AUDIENCE: Well, I don’t have an exact timeframe. But I have to be careful, because I don’t even know how to explain it that well. Three years ago I had a dream, and I know now that my salvation isn’t based on that dream. But that dream scared the daylights out of me, and it prompted me to pursue Christ, to pursue His Scriptures, to know what it means to be a Christian, and to know how I could be saved, why I’m saved. And so now because I have the understanding of the gospel, I would say I’m saved now. And so –

JOHN: That’s a great answer. Look, the Lord buries His workers, but His work goes on. You know, I always say, removing me from this world is like taking your hand out of a bucket of water; there’s no hole, it fills in. God has His people in every time and every age. I’m not indispensable, I’m just a servant for whatever time the Lord gives me. And, actually, I’m supposed to be retired, but I can’t imagine that as long as I’m –

AUDIENCE: Overtime.

JOHN: as long as I’m functioning. So I just want to serve the Lord in the time that He gives me. I don’t know. Obviously none of us knows how much time we have. I thank the Lord that I can still connect the dots at my age, and I still have the energy to do what I do and the love for it, because I think, you know, when you reach the age that I’m at and you’ve spent all these years studying the Word of God, there’s a sense in which you have more than you’ve ever had before. So there’s more to offer even now. I’m not trying to say that I can be a better preacher or a better anything now, but I do know that all through these years there’s an accumulation of truth, and I’m just glad that the Lord’s allowed me to function at this point where I can still be proclaiming that.

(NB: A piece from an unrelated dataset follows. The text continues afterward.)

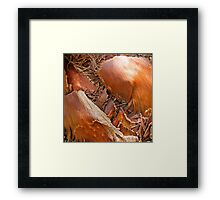 Not really a beetle...  Framed Print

So people ask me, “What’s the replacement plan around here?” Well, whatever happens to me, this church has so many great, gifted, dedicated, highly-motivated, passionate preachers coming behind me that they’ll be plenty of them to take my place. And I want to throw in one other little thought too, that even after I’m dead, Grace to You will still be pumping messages out all over the planet. So I will be speaking, even after I’m gone. Thanks, John.

AUDIENCE: Thank you, Pastor John.

AUDIENCE: Hello, my name is Gabriel. I’m visiting from El Salvador, so my English is not perfect.

JOHN: Oh, that’s okay. No problemo.

AUDIENCE: I’ve been reading Acts, particularly chapter 21, and I have some issues with verse 26. You don’t mind if I read it?

JOHN: Did you come all the way from El Salvador to ask this question?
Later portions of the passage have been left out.